If you crossed a cow with a goat, what would you get? Half and half.
A dumb blonde was really tired of being made fun of, so she decided to have her hair she would look like a brunette. When she had brown hair, she decided to take a drive in the country. After she had been driving for a while, she saw a farmer and a flock of sheep and thought, "Oh! Those sheep are so adorable!" She got out and walked over to the farmer and said, "If I can guess how many sheep you have, can I take one home?" The farmer, being a bit of a gambler himself, said she could have a try. The blonde looked at the flock and guessed, "157." The farmer was amazed - she was right! So the blonde, (who looked like a brunette), picked one out and got back into her car. Before she left, farmer walked up to her and said. "If I can guess the real color of your hair, can I have my dog back?"

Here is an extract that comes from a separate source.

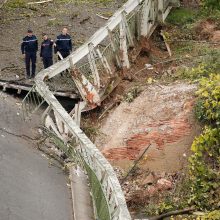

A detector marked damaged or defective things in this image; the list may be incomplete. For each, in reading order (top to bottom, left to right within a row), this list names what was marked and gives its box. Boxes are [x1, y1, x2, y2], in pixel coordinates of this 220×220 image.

damaged road [0, 91, 72, 220]
broken railing [21, 0, 179, 220]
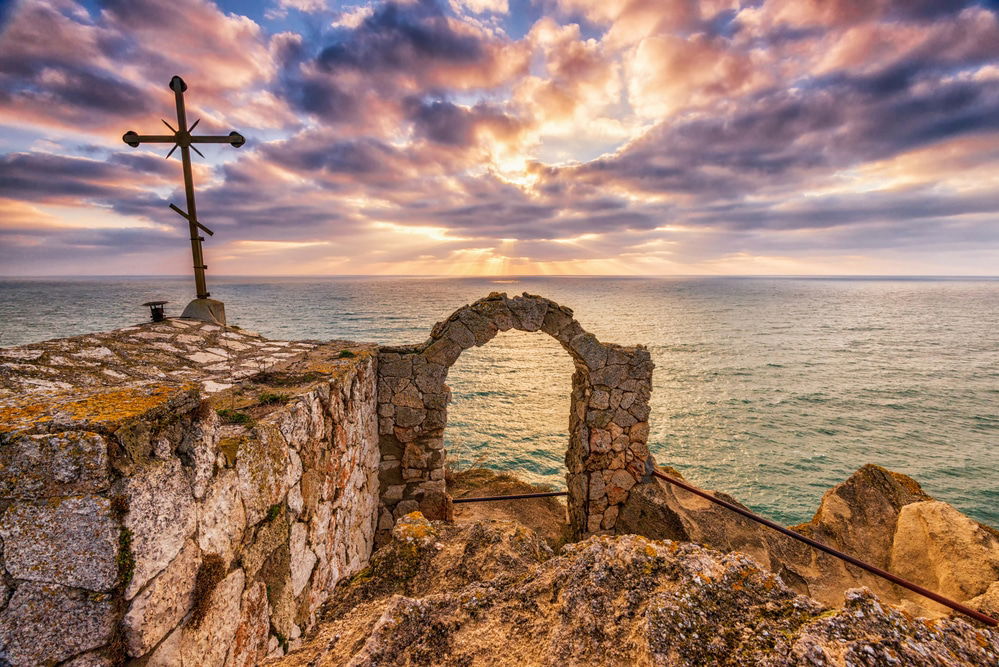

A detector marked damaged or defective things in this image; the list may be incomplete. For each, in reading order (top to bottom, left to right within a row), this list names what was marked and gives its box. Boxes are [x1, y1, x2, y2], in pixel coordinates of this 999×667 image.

rusty metal cable [652, 468, 996, 628]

What's black and white, stinks and hangs from a line? A drip dry skunk.
I love my cat. My cat does not care.
What did the cannibal say when he came home and found his wife chopping up a python and a pygmy? Oh no, not snake and pygmy pie again!
What's the difference between a new husband and a new dog? A.A dog is always happy to see you B.A dog only takes a couple of months to train.
What is a nigger? Proof that skunks fuck monkeys.
A woman walked into the kitchen to find her husband stalking a round with a fly swatter. "What are you doing?" she asked. "Hunting flies," He responded. "Oh, killing any?" She asked. "Yep, three males, two females," he replied. Intrigued, she asked, How can you tell? He responded, "Three were on a beer can, two were on the phone."
What would you get if you crossed a grizzly with the world's greatest basketball player? Bear Jordan.
An astronomer, a physicist and a mathematician are on a train in Scotland. The astronomer looks out of the window, sees a black sheep standing in a field, and remarks, "How odd. Scottish sheep are black." "No, no, no!" says the physicist. "Only some Scottish sheep are black." The mathematician rolls his eyes at his companions' muddled thinking and says, "In Scotland, there is at least one field, containing at least one sheep, at least one side of which appears black from here."
What is the best advice to give a worm? Sleep late.